Allá lejos y hace tiempo, un por entonces joven aprendiz de costurero llamado Abraham Bursztein se despidió de un amigo con la promesa de volver con un traje hecho a su medida. Pasaron más de 70 años hasta poder cumplir su palabra. O al menos intentarlo, puesto que ambos perdieron contacto inmediatamente después de separarse. ¿Estará vivo? ¿Se reconocerán mutuamente? ¿Y si se mudó hace décadas sin dejar pista alguna de su ubicación actual? Todas preguntas que Abraham intentará responder(se) durante el largo, larguísimo periplo que lo lleva desde su futura ex casa en Buenos Aires hasta la ciudad polaca de Lodz, de donde el nazismo lo arrancó durante la Segunda Guerra Mundial para llevarlo a un campo de trabajo forzado. Así están planteadas las cosas en El último traje, segundo largometraje como realizador del veterano guionista Pablo Solarz. Lejos de la oscuridad misántropa de su interesante ópera prima Juntos para siempre, el autor de los textos de Historias mínimas, Un novio para mi mujer y Me casé con un boludo apuesta ahora por un relato luminoso y esperanzador que funciona como guía de las emociones de la platea.

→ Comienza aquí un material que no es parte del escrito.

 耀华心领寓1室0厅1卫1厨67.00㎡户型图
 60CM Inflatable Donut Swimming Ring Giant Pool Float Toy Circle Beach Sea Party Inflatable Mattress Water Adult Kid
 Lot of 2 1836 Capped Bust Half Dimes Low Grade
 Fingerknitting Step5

Bursztein (Miguel Ángel Solá avejentado veinte años) se radicó en la Argentina y formó una familia numerosa que hoy se ramifica en hijxs, nietxs y bisnietxs. Esa familia no está en sintonía con los requisitos del pater familias, al que en las próximas horas despojarán de su casa para mandarlo a un geriátrico. Parte de razón tienen: Burstein roza los 90 años y tiene muchas dificultades para moverse solo, producto de una pierna infectada al borde de la amputación. Consciente de la cercanía de la muerte, es tiempo de cumplir su último deseo, aquella promesa hecha al viejo amigo que lo salvó de una muerte segura después de escapar de los alemanes, tal como remarcan los numerosos flashback al uso distribuidos a lo largo de los casi noventa minutos de metraje. Remarcar es un verbo pertinente para El último traje, puesto que Solarz deposita toda su confianza en los artilugios de un guion con innumerables quiebres y situaciones, haciendo que el film desprenda un carácter ilustrativo antes que uno asentado en la articulación de palabras e imágenes.

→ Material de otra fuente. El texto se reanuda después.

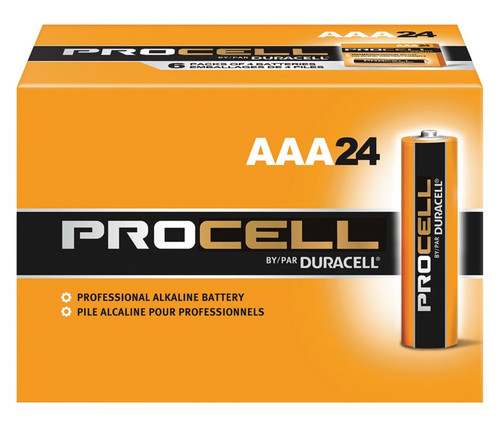 Duracell Procell AAA Batteries - PC2400 Industrial (144 Case)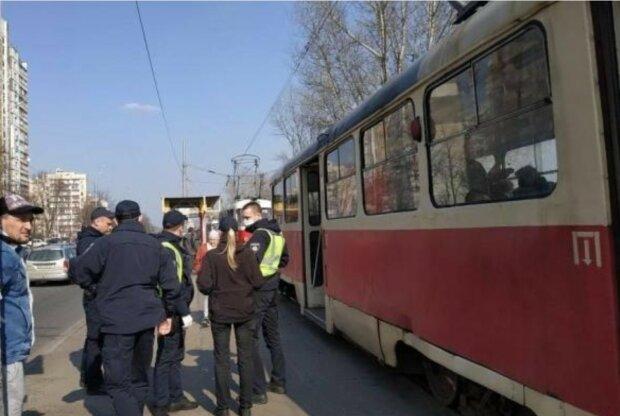В Україні готуються запустити транспорт, але є одне але: які обмеження залишаться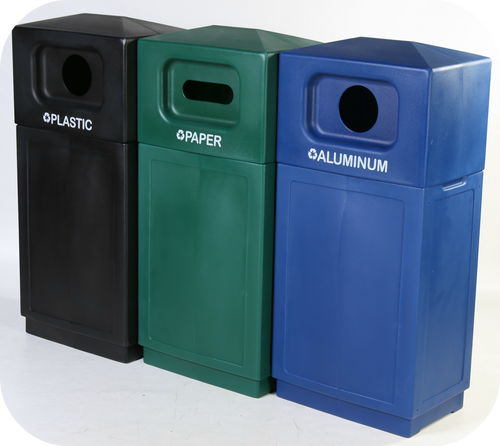 39 Gallon Forte Outdoor Hooded Dome Top Recycle Bin Group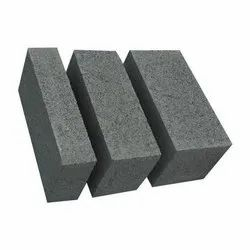 Cuboid 190mm Concrete Solid Block, For Partition Walls, Size: 390x190x190 mm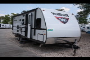 New 2013 Winnebago Minnie 2451BHS Travel Trailer For Sale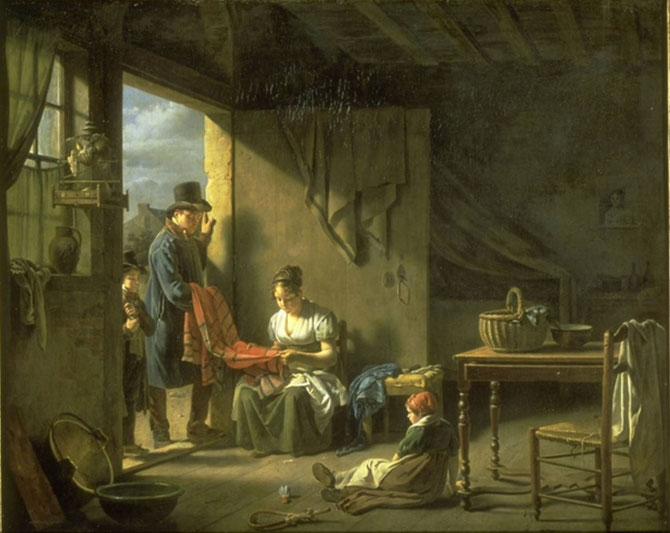 LE MARCHAND DE TISSUS . MARTIN DROLLING (1752 + 1817)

Suerte de road movie sobre todo tipo de transportes (aviones, trenes, autos), El último traje recarga el viaje de Bursztein con peripecias en cuatro países que incluyen, entre otras cosas, encuentros ocasionales con un argentino errante (un desaprovechado Martín Piroyansky), la dueña de un hotel con la que hay mucha onda incluso cuando le hayan desvalijado la habitación mientras cenaban, una joven alemana políglota que estudió hebreo en la facultad y le demuestra que no todos los alemanes son nazis, y hasta una enfermera polaca que apenas conoce se va de la clínica para acompañarlo hasta Lodz… ¡en su auto! Todos seres humanos buenos y dispuestos a ayudarlo. La que también ayuda es la banda sonora. No a Abraham, claro, pero sí a aquellos espectadores poco atentos a los momentos en los que El último traje quiere imponer el mandato de las lágrimas a como dé lugar.